Net Income + Non-Cash Charges (e.g. D&A, SBC) +/- Changes in Working Capital
Operating cash flow is the cash the day-to-day business actually generates.
What it is
Operating cash flow is the cash a company produces from running its normal business — selling products or services, paying suppliers and employees, and collecting from customers. It sits at the top of the cash flow statement and strips out the effects of borrowing, issuing stock, and buying or selling assets. Unlike net income, it reflects real cash moving in and out, not accounting estimates.
Why it matters
OCF shows whether a business can fund itself without raising debt or equity, so it is a strong reality check on reported earnings. A company can post positive net income while burning cash, and a persistent gap between net income and OCF can signal aggressive accounting or working-capital problems. Watch for OCF that is consistently far below net income over several years.
How it's calculated
Most companies report it using the indirect method: start with net income, add back non-cash charges like depreciation and stock-based compensation, then adjust for changes in working capital. It is taken directly from the operating-activities section of the cash flow statement.
How Quintarthai uses it
Operating cash flow appears in the 10-year cash-flow statement under the Financials tab on each stock's company page, and you can filter the North-American universe in the Stock Screener.
Cross-border note. Under IFRS (common for Canadian filers) interest and dividends paid or received can be classified in operating, investing, or financing activities, while US GAAP fixes interest in operating — so OCF is not always defined identically across a TSX vs NYSE listing.
FAQ
How is operating cash flow different from net income?
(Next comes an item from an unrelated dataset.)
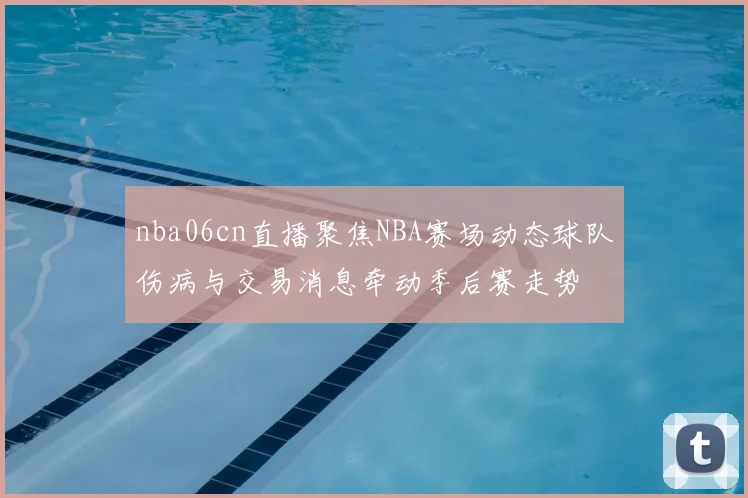 nba06cn直播聚焦NBA赛场动态球队伤病与交易消息牵动季后赛走势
Net income is an accounting measure that includes non-cash items and accrual timing, while OCF is the actual cash the core business generated. The two can diverge sharply over short periods.
Is higher operating cash flow always better?
Higher OCF is generally healthier, but a one-time spike can come from squeezing suppliers or running down inventory, so it is best read as a multi-year trend alongside free cash flow.
Check your understanding
A company reports steadily rising net income, but its operating cash flow has stayed far below net income for several years. What does this gap most likely suggest?
OCF reflects real cash while net income includes accounting estimates, so a persistent gap can signal aggressive accounting or working-capital issues that earnings alone hide.